* Begin *

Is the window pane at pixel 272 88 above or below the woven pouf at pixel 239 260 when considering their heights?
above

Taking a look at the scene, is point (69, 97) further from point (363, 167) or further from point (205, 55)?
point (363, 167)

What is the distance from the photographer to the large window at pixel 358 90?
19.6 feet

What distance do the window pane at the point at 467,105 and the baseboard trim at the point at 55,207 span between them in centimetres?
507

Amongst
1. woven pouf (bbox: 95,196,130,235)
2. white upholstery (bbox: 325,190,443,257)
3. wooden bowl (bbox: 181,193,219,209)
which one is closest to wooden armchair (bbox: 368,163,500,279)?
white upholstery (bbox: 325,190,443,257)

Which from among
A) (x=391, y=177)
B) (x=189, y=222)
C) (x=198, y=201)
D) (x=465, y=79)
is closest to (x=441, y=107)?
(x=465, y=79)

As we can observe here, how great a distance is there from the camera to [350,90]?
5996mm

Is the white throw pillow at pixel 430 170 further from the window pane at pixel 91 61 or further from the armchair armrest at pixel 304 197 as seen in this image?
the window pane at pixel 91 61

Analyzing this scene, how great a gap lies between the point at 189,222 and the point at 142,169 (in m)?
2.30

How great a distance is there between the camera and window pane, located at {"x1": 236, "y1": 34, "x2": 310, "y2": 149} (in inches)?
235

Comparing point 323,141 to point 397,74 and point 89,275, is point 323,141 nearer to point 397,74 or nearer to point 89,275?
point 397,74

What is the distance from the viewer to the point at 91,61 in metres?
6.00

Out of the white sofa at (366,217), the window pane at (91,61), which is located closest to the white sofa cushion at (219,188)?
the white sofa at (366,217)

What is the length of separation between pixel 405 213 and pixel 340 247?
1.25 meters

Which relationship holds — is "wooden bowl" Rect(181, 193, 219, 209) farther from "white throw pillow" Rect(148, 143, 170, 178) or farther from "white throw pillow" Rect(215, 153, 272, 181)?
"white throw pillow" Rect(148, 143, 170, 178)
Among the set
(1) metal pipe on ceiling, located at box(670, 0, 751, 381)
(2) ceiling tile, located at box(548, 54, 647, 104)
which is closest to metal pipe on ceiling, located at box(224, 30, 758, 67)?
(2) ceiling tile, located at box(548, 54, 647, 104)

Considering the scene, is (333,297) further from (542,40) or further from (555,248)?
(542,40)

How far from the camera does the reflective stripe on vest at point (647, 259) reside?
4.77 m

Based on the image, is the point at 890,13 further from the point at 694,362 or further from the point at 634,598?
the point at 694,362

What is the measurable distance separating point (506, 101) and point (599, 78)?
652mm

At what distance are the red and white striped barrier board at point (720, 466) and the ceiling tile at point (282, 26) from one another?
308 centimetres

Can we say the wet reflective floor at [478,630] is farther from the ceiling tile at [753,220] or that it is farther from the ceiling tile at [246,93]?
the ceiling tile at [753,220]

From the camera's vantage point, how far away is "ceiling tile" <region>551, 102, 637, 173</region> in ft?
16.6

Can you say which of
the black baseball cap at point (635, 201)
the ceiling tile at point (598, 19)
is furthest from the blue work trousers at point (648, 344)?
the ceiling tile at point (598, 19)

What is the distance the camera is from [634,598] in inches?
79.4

* End *

SHORT PROBLEM >> Rewrite every one of the items above, putting "wicker ottoman" wherever "woven pouf" occurs and leaving everything else unchanged.

FINISHED ANSWER >>
Is the window pane at pixel 272 88 above or below the wicker ottoman at pixel 239 260 when considering their heights?
above

Taking a look at the scene, is point (69, 97) further from point (363, 167) or further from point (205, 55)?
point (363, 167)

What is the distance from the photographer to the large window at pixel 358 90?
19.6 feet

What distance do the window pane at the point at 467,105 and the baseboard trim at the point at 55,207 span between them in centimetres?
507

Amongst
1. wicker ottoman (bbox: 95,196,130,235)
2. white upholstery (bbox: 325,190,443,257)
3. wooden bowl (bbox: 181,193,219,209)
which one is closest to wooden armchair (bbox: 368,163,500,279)?
white upholstery (bbox: 325,190,443,257)

Which from among
A) (x=391, y=177)
B) (x=189, y=222)
C) (x=198, y=201)
D) (x=465, y=79)
is closest to (x=441, y=107)?
(x=465, y=79)

As we can observe here, how great a distance is there from the camera to [350,90]?
5996mm

Is the white throw pillow at pixel 430 170 further from the window pane at pixel 91 61 or further from the armchair armrest at pixel 304 197 as seen in this image?
the window pane at pixel 91 61

Analyzing this scene, how great a gap lies between the point at 189,222 and the point at 142,169 (in m)?
2.30

How great a distance is there between the camera and window pane, located at {"x1": 236, "y1": 34, "x2": 310, "y2": 149} (in inches)?
235

Comparing point 323,141 to point 397,74 and point 89,275, is point 323,141 nearer to point 397,74 or nearer to point 89,275?
point 397,74

What is the distance from the viewer to the point at 91,61 in metres?
6.00

Out of the white sofa at (366,217), the window pane at (91,61), which is located closest to the white sofa cushion at (219,188)?
the white sofa at (366,217)

What is the length of separation between pixel 405 213 and pixel 340 247?
1.25 meters

Which relationship holds — is "wooden bowl" Rect(181, 193, 219, 209) farther from "white throw pillow" Rect(148, 143, 170, 178) or farther from "white throw pillow" Rect(215, 153, 272, 181)?
"white throw pillow" Rect(148, 143, 170, 178)
Among the set
(1) metal pipe on ceiling, located at box(670, 0, 751, 381)
(2) ceiling tile, located at box(548, 54, 647, 104)
which is closest to metal pipe on ceiling, located at box(224, 30, 758, 67)?
(2) ceiling tile, located at box(548, 54, 647, 104)

Considering the scene, is (333,297) further from (542,40) or further from (555,248)?
(542,40)

How far from the camera does the reflective stripe on vest at point (647, 259) reside?
4.77 m

Based on the image, is the point at 890,13 further from the point at 694,362 or further from the point at 634,598?
the point at 694,362

What is the measurable distance separating point (506, 101) and point (599, 78)?
652mm

At what distance are the red and white striped barrier board at point (720, 466) and the ceiling tile at point (282, 26) from one another?
308 centimetres

Can we say the wet reflective floor at [478,630] is farther from the ceiling tile at [753,220] or that it is farther from the ceiling tile at [246,93]?
the ceiling tile at [753,220]

From the camera's vantage point, how far away is "ceiling tile" <region>551, 102, 637, 173</region> in ft?
16.6

Can you say which of
the black baseball cap at point (635, 201)
the ceiling tile at point (598, 19)
is furthest from the blue work trousers at point (648, 344)?
the ceiling tile at point (598, 19)

What is the distance the camera is from [634,598] in inches?
79.4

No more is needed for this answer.